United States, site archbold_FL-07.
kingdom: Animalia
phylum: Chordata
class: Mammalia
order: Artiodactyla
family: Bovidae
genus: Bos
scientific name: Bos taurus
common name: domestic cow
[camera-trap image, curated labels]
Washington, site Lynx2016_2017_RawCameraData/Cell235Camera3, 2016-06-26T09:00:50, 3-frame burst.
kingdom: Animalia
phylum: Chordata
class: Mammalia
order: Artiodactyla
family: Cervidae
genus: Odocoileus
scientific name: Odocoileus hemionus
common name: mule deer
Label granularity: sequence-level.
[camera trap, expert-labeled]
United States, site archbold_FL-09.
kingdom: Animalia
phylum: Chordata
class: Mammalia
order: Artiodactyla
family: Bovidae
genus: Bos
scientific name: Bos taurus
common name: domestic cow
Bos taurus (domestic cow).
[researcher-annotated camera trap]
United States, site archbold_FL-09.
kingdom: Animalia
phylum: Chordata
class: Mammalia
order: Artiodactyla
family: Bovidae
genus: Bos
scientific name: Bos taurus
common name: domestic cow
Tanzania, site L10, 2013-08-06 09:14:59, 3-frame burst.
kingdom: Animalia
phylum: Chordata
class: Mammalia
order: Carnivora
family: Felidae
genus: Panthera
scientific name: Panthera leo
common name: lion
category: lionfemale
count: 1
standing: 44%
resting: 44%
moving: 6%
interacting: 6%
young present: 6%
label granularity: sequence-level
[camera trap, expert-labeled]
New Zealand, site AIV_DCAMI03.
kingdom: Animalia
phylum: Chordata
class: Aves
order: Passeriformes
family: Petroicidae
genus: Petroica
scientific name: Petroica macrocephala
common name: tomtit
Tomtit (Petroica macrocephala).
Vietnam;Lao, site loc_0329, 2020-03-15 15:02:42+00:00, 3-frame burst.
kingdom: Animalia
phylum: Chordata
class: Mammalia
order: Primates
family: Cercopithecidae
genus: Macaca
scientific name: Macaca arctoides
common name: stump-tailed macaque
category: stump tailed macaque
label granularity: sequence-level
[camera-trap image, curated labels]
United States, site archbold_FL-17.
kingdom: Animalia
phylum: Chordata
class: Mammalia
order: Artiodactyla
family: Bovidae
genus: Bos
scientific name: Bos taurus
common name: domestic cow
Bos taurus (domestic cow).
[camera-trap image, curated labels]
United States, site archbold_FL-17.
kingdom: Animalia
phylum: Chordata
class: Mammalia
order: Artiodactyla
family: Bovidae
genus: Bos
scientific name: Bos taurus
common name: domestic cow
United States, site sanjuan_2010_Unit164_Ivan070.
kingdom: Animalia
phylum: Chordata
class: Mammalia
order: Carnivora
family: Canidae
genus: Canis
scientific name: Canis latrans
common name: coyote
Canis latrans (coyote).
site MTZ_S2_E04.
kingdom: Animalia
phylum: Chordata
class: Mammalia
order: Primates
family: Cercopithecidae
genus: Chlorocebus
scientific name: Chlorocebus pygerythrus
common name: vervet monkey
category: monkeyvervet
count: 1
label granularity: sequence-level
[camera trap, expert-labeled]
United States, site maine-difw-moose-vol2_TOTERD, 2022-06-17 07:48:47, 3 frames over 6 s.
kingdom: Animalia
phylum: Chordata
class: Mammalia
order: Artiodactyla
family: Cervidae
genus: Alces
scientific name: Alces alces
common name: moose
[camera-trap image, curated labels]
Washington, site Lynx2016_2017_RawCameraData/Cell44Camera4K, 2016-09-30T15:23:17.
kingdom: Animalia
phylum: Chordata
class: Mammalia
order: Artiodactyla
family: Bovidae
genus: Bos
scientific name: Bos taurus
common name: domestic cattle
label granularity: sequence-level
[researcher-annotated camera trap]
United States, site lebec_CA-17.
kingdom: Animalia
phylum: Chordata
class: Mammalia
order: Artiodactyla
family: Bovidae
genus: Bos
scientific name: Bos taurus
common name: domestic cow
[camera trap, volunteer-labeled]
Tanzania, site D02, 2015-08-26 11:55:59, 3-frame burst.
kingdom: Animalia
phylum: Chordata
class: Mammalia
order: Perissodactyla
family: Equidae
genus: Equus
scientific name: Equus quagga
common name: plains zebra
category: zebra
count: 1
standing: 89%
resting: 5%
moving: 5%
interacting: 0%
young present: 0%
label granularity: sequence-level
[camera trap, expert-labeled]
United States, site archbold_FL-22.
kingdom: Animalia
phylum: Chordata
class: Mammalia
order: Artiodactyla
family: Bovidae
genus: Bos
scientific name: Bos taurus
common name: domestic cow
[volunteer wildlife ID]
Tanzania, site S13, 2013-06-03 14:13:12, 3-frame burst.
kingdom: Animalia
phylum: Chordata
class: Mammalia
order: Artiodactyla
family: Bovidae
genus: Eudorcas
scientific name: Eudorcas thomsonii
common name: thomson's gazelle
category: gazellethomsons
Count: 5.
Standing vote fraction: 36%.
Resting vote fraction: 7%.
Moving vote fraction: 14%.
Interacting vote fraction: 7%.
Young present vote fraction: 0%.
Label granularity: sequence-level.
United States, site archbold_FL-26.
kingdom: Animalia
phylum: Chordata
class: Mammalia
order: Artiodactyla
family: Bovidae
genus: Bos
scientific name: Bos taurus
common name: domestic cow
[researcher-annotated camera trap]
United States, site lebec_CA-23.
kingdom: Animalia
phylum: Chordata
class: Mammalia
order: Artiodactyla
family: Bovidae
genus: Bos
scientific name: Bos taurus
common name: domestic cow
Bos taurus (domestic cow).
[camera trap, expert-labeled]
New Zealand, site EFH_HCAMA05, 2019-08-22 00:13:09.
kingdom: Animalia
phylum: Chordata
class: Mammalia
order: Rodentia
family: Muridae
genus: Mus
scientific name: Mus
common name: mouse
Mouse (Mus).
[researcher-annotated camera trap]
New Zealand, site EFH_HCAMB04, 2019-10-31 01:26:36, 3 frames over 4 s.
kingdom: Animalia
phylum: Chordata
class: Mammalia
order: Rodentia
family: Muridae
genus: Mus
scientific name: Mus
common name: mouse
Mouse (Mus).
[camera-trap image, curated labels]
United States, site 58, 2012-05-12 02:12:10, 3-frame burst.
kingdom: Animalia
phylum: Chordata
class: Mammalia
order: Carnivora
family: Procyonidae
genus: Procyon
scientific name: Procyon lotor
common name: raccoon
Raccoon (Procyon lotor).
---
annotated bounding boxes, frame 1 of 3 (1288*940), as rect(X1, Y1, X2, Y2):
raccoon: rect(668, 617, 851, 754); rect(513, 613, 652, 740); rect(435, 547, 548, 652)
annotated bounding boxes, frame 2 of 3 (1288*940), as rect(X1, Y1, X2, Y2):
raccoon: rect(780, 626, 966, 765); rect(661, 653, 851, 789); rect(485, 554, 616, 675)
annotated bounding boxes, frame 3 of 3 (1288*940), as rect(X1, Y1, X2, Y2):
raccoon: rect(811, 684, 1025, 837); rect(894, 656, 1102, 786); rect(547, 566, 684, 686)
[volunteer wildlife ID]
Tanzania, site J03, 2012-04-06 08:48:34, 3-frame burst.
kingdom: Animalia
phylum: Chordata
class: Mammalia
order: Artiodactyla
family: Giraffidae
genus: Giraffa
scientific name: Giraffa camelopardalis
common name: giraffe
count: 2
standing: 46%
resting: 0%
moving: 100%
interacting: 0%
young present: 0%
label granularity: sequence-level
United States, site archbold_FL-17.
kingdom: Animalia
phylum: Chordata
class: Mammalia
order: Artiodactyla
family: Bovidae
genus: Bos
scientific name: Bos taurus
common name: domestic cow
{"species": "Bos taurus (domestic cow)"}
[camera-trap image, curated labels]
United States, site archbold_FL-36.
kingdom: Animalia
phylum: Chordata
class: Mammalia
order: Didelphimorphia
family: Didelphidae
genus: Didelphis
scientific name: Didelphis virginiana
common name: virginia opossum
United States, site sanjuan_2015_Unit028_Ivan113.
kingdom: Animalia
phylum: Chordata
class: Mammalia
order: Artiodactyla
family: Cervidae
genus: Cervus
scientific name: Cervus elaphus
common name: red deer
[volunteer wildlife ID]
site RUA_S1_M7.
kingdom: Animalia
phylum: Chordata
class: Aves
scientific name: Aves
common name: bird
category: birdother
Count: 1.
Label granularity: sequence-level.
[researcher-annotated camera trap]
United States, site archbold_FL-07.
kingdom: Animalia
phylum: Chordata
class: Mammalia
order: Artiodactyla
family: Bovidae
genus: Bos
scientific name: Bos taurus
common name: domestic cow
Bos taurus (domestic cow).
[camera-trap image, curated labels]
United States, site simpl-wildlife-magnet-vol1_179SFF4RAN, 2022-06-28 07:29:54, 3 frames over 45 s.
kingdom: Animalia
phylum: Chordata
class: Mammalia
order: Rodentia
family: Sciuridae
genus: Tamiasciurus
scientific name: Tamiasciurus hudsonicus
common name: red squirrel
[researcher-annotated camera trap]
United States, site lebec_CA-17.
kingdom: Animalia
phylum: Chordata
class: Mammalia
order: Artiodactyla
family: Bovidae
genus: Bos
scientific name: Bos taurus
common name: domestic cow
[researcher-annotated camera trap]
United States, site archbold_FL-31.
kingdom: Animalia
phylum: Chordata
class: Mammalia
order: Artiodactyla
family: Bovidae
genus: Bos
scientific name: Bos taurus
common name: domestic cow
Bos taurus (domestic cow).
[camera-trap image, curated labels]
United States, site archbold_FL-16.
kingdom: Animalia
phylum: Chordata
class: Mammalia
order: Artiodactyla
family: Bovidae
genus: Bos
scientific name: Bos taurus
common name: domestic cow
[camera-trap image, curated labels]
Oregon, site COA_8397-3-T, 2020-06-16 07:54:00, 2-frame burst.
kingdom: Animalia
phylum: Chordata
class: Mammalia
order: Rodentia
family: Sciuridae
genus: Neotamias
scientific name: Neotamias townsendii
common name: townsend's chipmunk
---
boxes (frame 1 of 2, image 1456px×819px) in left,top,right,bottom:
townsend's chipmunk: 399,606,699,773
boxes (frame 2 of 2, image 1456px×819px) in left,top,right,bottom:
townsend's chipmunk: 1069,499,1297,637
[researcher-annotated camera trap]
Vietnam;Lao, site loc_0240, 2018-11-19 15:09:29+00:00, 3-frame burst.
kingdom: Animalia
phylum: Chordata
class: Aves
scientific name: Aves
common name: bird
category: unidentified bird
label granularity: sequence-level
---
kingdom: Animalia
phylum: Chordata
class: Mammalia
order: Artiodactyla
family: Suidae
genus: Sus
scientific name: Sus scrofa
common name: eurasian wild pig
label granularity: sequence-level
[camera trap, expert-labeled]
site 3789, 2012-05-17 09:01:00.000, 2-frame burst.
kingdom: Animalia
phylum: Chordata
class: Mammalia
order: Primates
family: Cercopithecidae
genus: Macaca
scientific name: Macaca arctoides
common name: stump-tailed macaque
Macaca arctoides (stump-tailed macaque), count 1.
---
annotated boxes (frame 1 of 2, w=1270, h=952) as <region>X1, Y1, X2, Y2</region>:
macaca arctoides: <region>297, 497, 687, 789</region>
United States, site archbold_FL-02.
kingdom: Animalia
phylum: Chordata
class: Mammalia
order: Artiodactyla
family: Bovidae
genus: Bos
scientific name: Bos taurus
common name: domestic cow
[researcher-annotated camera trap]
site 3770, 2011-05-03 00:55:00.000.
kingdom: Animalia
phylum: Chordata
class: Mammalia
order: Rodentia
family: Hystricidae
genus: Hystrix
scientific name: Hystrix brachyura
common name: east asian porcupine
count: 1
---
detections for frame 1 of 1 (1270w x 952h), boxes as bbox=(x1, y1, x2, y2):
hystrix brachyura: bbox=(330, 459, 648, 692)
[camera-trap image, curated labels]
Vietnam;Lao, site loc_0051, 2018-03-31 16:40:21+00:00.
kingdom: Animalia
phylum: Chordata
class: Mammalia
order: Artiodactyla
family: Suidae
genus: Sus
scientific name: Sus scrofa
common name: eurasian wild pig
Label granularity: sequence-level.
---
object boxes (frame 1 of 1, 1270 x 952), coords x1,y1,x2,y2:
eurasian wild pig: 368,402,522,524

+ + + +

» ABOUT THIS EXERCISE
Pull every line with the word "category" from the data.

» RESPONSE FOR THIS EXERCISE
category: lionfemale
category: stump tailed macaque
category: monkeyvervet
category: zebra
category: gazellethomsons
category: birdother
category: unidentified bird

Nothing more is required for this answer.